Required action: Reproduce the records below, replacing each occurrence of "Cage" with "Hutch" and leaving all other text unchanged. Omit the pictures from your answer.

***

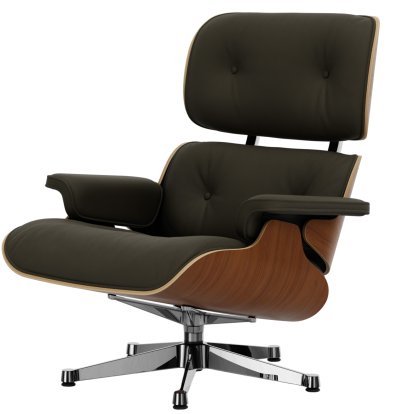 Eames Lounge Chair, Noyer naturel, Cuir Premium F kaki, 89 cm, Aluminium poli
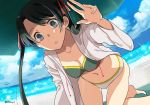  1girl :o alternate_costume beach bikini breasts cleavage commentary day green_eyes green_hair kantai_collection long_hair looking_at_viewer midriff mikuma_(kantai_collection) navel open_mouth outdoors parasol r-king solo swimsuit twitter_username umbrella 
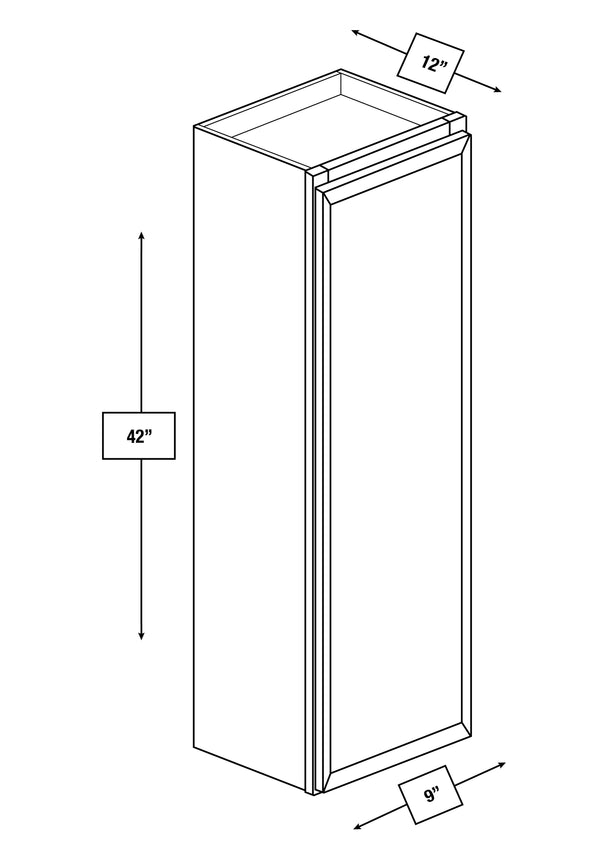 Franklin White Slim Shaker 9 in. x 42 in. Wall Cabinet
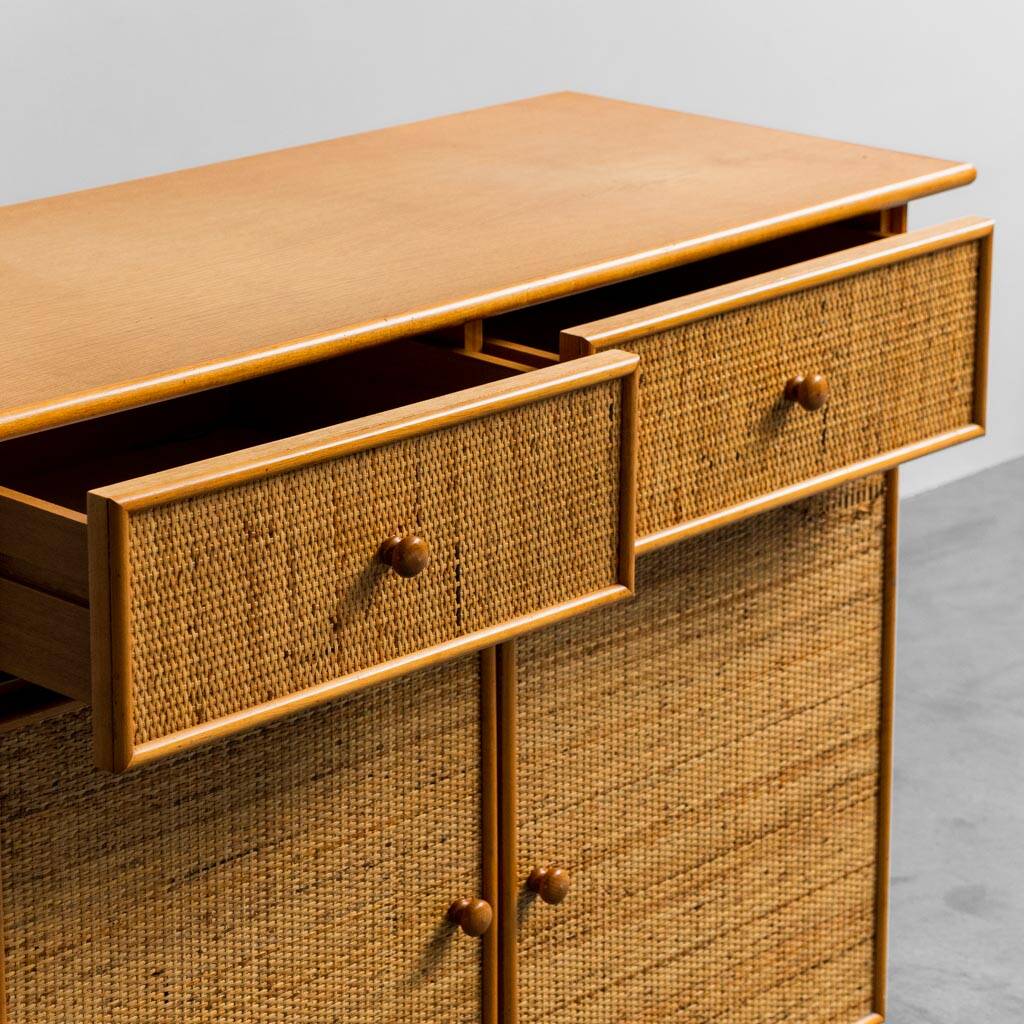 Commode en bois rotin 1970 vintage
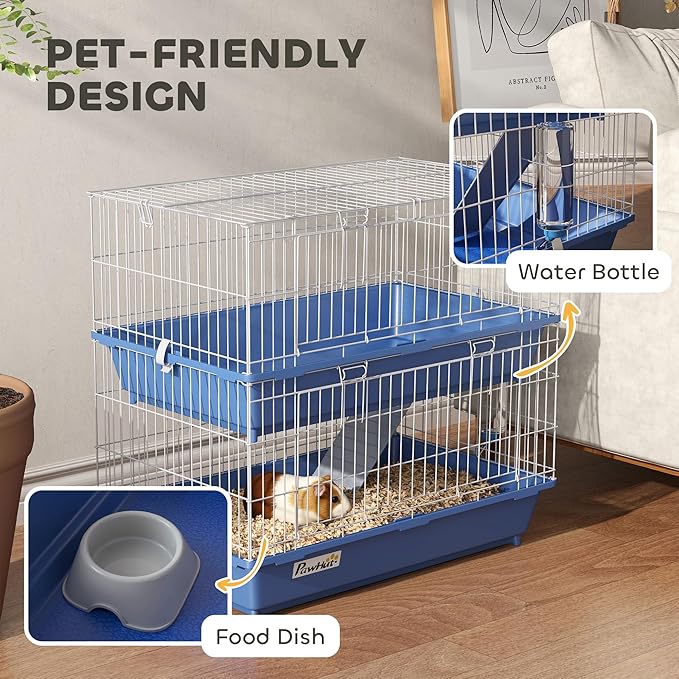 PawHut 2-Tier Guinea Pig Cage, Ferret Cage, Chinchilla Cage, Small Animal Cage Indoor with Dish and Bottle, 2 Doors, Deep Bottoms, Ramp, 28", Blue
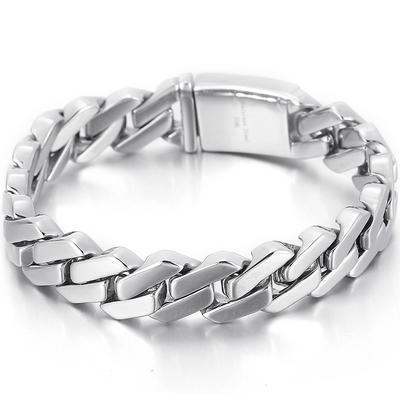 Classic 13MM Men's Cuban Link Chain Bracelet Mirror Polished Solid Stainless Steel Bracelets Jewelry Accessory for Men Male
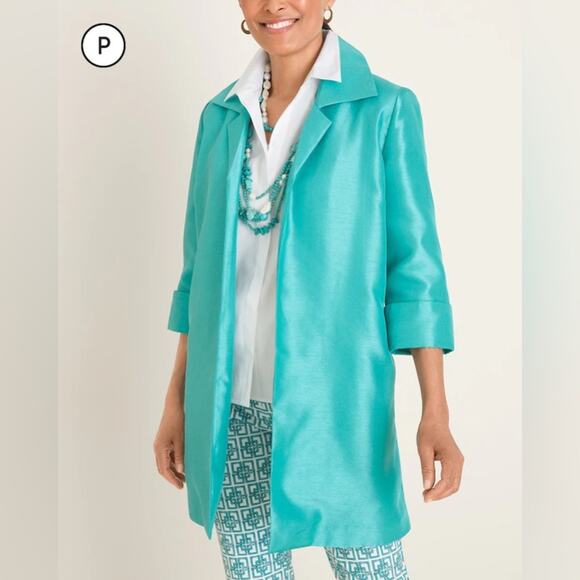 Chico's Petite Two-Layer Shantung Jacket Formal Business Taffeta Teal Size 00P - Picture 2 of 13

***

Output:
 Eames Lounge Chair, Noyer naturel, Cuir Premium F kaki, 89 cm, Aluminium poli
  1girl :o alternate_costume beach bikini breasts cleavage commentary day green_eyes green_hair kantai_collection long_hair looking_at_viewer midriff mikuma_(kantai_collection) navel open_mouth outdoors parasol r-king solo swimsuit twitter_username umbrella 
 Franklin White Slim Shaker 9 in. x 42 in. Wall Cabinet
 Commode en bois rotin 1970 vintage
 PawHut 2-Tier Guinea Pig Hutch, Ferret Hutch, Chinchilla Hutch, Small Animal Hutch Indoor with Dish and Bottle, 2 Doors, Deep Bottoms, Ramp, 28", Blue
 Classic 13MM Men's Cuban Link Chain Bracelet Mirror Polished Solid Stainless Steel Bracelets Jewelry Accessory for Men Male
 Chico's Petite Two-Layer Shantung Jacket Formal Business Taffeta Teal Size 00P - Picture 2 of 13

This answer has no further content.